| ENTRIES |
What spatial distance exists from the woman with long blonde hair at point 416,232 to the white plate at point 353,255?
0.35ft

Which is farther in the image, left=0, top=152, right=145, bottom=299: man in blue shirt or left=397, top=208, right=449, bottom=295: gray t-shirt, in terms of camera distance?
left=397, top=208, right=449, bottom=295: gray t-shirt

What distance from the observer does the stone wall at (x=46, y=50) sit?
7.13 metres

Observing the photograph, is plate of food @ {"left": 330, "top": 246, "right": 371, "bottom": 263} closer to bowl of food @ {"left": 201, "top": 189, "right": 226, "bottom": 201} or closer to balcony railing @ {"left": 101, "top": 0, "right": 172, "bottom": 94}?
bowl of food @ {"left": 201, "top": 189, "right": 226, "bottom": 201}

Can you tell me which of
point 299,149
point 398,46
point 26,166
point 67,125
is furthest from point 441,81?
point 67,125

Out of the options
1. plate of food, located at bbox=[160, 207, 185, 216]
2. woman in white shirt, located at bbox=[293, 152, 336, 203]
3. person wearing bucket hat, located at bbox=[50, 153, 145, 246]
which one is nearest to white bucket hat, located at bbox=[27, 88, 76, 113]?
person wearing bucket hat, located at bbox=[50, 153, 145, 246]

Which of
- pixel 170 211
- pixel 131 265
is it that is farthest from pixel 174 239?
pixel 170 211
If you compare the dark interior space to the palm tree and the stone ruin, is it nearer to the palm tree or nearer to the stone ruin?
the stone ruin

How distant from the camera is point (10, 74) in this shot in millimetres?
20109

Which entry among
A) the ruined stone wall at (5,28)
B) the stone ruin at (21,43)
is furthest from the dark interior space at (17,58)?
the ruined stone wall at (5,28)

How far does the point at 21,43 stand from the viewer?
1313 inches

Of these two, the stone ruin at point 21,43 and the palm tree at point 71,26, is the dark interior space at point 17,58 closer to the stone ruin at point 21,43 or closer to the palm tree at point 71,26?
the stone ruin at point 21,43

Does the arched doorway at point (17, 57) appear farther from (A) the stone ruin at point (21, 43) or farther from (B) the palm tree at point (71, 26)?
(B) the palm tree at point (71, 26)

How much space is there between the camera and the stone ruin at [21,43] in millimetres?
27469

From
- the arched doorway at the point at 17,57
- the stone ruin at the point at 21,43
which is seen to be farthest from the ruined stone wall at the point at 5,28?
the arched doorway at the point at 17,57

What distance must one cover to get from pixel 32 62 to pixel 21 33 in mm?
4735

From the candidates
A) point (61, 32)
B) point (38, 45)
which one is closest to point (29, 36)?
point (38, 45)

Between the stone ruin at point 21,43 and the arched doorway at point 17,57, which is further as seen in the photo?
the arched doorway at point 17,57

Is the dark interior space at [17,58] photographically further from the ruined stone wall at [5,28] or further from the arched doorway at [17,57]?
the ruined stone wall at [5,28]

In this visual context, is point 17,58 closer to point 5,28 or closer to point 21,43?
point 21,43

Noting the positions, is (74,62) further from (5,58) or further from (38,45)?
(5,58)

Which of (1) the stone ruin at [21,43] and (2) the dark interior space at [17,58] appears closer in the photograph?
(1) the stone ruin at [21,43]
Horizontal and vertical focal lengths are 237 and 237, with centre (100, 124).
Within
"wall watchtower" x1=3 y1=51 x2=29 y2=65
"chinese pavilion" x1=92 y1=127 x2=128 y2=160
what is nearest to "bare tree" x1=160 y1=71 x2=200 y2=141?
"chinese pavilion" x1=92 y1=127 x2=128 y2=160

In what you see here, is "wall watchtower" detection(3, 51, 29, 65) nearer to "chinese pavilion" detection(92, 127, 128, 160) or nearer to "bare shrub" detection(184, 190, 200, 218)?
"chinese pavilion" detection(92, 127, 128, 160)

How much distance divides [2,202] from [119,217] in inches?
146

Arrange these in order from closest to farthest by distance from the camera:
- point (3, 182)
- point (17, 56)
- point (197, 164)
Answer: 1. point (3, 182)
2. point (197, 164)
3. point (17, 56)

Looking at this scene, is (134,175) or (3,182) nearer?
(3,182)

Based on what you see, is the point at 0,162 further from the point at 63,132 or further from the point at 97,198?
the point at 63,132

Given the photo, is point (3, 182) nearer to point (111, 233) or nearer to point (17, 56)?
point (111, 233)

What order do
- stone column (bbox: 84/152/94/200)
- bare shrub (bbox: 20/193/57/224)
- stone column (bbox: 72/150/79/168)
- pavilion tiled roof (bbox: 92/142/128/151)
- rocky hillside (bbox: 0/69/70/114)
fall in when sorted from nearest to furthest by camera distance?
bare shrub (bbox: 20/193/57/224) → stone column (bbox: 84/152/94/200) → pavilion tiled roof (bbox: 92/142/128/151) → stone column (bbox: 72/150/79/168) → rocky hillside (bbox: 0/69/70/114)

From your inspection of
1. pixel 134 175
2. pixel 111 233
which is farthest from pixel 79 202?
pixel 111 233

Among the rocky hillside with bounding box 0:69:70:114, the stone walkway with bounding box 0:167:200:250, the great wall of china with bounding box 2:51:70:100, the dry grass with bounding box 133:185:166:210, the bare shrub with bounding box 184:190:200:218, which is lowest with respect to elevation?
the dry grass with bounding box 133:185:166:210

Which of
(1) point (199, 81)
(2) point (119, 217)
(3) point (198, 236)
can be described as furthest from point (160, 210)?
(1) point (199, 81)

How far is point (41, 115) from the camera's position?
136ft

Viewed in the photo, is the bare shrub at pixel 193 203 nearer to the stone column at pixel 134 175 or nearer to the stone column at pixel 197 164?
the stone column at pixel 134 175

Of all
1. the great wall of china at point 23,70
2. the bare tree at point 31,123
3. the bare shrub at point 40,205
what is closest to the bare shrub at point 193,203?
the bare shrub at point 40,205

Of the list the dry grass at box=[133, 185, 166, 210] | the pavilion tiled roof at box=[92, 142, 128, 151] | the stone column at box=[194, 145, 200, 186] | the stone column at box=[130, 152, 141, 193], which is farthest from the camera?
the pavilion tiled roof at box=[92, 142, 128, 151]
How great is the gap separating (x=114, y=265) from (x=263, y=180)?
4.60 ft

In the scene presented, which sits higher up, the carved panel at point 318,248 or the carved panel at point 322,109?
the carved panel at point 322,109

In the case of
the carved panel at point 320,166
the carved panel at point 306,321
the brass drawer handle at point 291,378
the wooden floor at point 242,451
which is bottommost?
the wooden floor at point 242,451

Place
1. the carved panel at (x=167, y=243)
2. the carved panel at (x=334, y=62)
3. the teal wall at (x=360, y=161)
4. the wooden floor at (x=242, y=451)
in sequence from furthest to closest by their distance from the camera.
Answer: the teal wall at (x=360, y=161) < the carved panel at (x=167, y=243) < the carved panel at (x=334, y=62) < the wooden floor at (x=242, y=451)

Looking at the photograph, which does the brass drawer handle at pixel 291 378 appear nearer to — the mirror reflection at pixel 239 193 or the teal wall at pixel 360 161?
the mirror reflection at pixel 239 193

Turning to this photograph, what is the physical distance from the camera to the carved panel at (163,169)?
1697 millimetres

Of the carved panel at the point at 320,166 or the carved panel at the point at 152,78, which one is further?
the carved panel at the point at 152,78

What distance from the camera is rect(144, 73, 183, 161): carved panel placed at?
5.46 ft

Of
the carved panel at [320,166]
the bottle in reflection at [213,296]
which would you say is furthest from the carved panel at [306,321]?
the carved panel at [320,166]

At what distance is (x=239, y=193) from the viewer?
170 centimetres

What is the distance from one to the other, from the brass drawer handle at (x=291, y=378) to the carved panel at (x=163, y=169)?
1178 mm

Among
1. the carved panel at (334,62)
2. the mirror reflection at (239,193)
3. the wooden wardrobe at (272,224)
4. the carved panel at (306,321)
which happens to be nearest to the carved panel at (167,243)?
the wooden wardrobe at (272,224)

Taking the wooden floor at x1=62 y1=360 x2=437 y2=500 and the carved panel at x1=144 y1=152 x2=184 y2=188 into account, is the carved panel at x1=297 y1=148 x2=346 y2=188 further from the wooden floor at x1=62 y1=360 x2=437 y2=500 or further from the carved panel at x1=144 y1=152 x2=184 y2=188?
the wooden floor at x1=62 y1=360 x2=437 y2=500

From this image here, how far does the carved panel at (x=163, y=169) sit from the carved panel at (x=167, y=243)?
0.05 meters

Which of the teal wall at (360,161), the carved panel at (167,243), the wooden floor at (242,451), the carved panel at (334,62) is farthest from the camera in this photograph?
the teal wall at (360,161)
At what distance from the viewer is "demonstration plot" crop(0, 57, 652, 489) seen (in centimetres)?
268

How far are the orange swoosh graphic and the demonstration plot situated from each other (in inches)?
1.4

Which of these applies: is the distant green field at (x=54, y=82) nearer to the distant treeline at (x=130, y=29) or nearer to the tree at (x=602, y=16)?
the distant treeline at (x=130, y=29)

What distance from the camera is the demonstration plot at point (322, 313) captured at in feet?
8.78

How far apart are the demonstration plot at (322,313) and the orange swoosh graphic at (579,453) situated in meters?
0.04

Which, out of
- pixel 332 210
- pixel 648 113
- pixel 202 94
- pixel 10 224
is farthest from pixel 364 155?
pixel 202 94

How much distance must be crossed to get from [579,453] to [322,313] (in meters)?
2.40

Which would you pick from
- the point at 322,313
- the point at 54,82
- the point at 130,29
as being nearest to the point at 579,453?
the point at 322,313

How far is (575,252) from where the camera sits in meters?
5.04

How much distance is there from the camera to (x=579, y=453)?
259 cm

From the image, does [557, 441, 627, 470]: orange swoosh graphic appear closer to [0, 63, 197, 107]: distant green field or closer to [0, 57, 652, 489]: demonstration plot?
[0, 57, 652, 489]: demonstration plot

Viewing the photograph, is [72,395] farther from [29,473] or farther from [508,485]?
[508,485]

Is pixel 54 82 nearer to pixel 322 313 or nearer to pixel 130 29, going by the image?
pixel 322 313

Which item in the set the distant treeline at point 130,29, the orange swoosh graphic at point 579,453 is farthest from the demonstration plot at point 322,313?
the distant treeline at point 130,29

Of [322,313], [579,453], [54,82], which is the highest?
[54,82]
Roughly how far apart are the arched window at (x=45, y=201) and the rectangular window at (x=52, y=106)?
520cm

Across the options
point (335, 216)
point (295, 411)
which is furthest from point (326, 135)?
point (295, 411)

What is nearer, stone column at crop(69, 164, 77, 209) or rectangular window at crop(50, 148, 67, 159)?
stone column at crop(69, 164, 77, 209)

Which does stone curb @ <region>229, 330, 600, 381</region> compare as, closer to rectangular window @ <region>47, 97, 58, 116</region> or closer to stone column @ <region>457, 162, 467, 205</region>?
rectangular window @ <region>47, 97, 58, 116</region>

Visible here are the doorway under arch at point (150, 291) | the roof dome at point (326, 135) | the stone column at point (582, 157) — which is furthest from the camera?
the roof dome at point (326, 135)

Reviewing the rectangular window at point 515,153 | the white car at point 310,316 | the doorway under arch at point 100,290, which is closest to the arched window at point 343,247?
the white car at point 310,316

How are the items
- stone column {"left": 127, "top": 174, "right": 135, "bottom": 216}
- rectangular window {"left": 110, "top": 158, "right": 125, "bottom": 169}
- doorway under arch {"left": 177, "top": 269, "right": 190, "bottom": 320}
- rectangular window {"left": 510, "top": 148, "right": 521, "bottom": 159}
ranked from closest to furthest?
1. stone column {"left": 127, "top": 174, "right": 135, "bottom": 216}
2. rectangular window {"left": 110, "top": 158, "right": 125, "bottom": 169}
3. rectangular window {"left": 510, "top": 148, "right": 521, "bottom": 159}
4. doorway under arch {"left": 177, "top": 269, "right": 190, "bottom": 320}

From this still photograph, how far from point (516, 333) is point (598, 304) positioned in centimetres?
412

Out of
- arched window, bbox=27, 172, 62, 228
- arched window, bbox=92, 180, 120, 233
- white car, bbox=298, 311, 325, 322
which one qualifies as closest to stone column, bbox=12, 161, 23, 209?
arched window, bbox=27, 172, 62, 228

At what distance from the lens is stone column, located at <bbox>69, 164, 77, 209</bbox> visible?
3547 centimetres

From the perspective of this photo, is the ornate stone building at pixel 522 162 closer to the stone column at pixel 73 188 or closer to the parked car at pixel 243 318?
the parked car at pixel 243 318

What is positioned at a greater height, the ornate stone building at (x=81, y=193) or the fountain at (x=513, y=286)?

| PROBLEM STATEMENT |
Give every line from the one containing "At what distance from the lens" through the end of the data as a JSON list of strings, one string per line, with blank lines omitted.

| RESULT OF THIS TASK |
[
  "At what distance from the lens is stone column, located at <bbox>69, 164, 77, 209</bbox> visible?",
  "3547 centimetres",
  "From the perspective of this photo, is the ornate stone building at pixel 522 162 closer to the stone column at pixel 73 188 or closer to the parked car at pixel 243 318?",
  "the parked car at pixel 243 318",
  "What is positioned at a greater height, the ornate stone building at (x=81, y=193) or the fountain at (x=513, y=286)?"
]